By Tuesday my ‘to do’ list for the month seemed it had become too long to be manageable;
On Wednesday I realise that the Icelandic bank with my savings had declared itself insolvent;
On Thursday by car broke down on the A303 at 11pm in the dark;
And on Friday I wondered what was going to happen next –live seemed pretty uncertain!
I say this, in part, because I know that this has been an uncertain week for many people, including many of you –stock market worries mean that pensions and jobs are all causes for concern.
So I turned on Friday to our readings, to prepare a homily for you.
I normally look at the readings and start thinking about them on Monday;
And I realised that if I had done that THIS Monday my experience of the week would have been different. My bank would still be insolvent and my car would still be broken down, but my EXPERIENCE of these events would have been different.
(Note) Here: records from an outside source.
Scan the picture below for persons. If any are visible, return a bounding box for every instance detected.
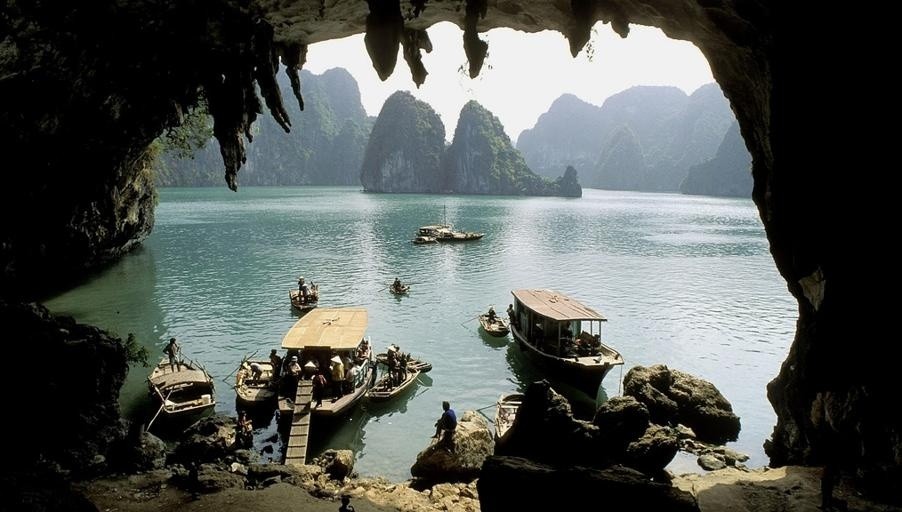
[246,360,263,385]
[384,342,408,389]
[506,304,514,319]
[487,305,497,324]
[562,320,601,357]
[270,338,372,408]
[393,277,410,294]
[163,337,181,372]
[339,495,354,512]
[431,401,457,438]
[238,411,252,433]
[297,275,319,304]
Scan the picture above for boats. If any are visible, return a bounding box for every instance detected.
[508,284,624,402]
[413,205,486,245]
[479,312,510,340]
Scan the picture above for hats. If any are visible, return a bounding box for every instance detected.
[291,355,299,362]
[304,360,316,368]
[330,355,343,364]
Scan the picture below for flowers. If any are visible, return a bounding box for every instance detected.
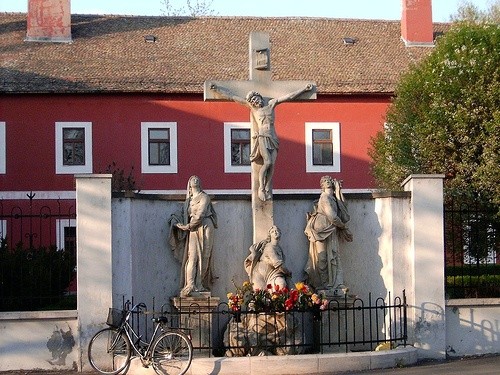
[225,276,329,321]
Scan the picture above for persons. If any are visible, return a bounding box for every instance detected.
[173,173,217,298]
[211,83,313,201]
[248,224,287,292]
[309,176,351,291]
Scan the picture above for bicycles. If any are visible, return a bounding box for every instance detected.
[88,294,193,375]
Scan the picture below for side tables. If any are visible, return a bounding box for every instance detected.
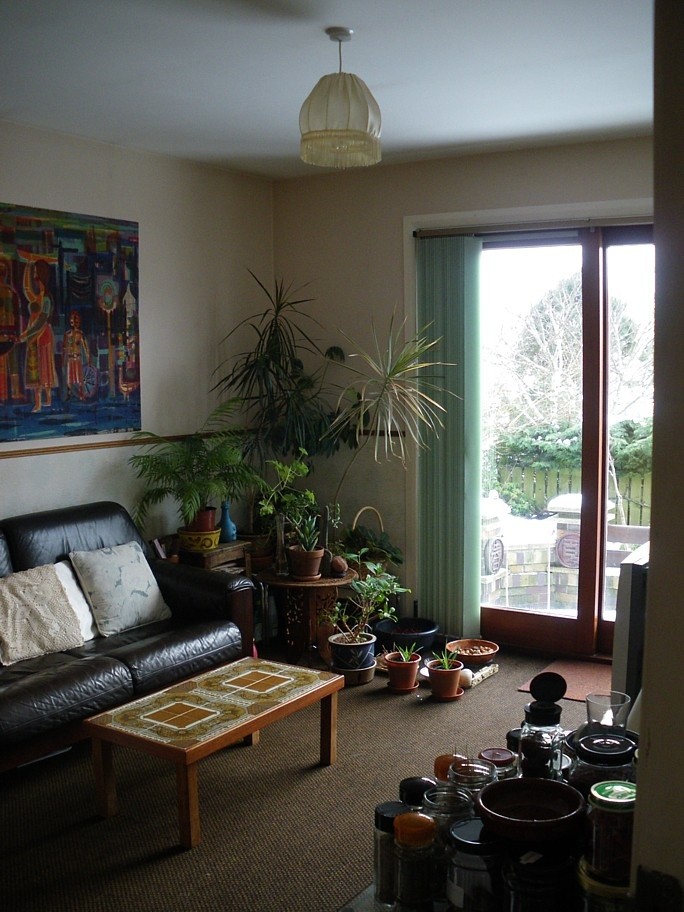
[173,540,252,579]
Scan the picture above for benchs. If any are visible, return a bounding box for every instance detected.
[0,501,256,774]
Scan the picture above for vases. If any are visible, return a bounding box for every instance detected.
[447,638,499,663]
[377,616,439,653]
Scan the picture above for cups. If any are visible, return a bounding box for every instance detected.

The prophecy in our first reading from Isaiah is of the Messianic banquet that God will prepare. Our Gospel had Jesus, the Messiah, give a parable telling how ALL people will be invited –even though we have to get ourselves ready by holy lives (thus the allusion to the need of white weddings garments).
The Messianic banquet is the standard Scriptural image of the happiness of Heaven –a place where every present need will taken care of, where every present difficulty will be ended.
This is the promise of “pie in the sky”. It’s a promise that is mocked by sceptics and attacked by Marxists as delusional. And, it must be said, if there is no ‘pie in the sky’ then the promise of it is a great injustice.
However, if there IS a Messianic banquet then it does change many things: Why is it that my present worries distress me? In part, because they are real problems. But more fundamentally, because I begin to fear that they will never end. That these problems will only be replaced by other problems, and those by yet more problems –and HOW can I go on?
The promise of Heaven changes this by telling us of a time and place where this chain of problems will DEFINITIVELY end. “The Lord will wipe away the tears from every cheek”(Isa 25:8). And if I know that there WILL be an end to my problems them it radically changes my ability to confront them.
My knowledge of Heaven IS knowledge and not mere fantasy because He who is the greatest authority, the greatest source of fact, has died and returned from the dead and told me it is so.
Of course, none of this makes my present difficulties vanish –Jesus did not promise us an easy ride. But, as we heard from St Paul, He did promise to be with us on the way and help us on the way. Thus St Paul says, “There is nothing I cannot master with the help of the One who gives me strength”, and with this help St Paul is able to calmly if not joyfully say, “I know how to be poor and know how to be rich too” (Phil 4:12).
My car has now been repaired. The government now tells me my savings are, somehow, guaranteed. Many items on my ‘to do’ list are less vital than I sometimes tell myself. And I feel a little calmer about life.
But if I had started my week with a clearer focus on my destination, on Heaven, then I would have remembered in each problem that these problems will not last forever, they will end. And, if I have been good, if I appear before the Lord in a “wedding garment” fit for the banquet, then this vale of tears will open up to the bright promise of immortality.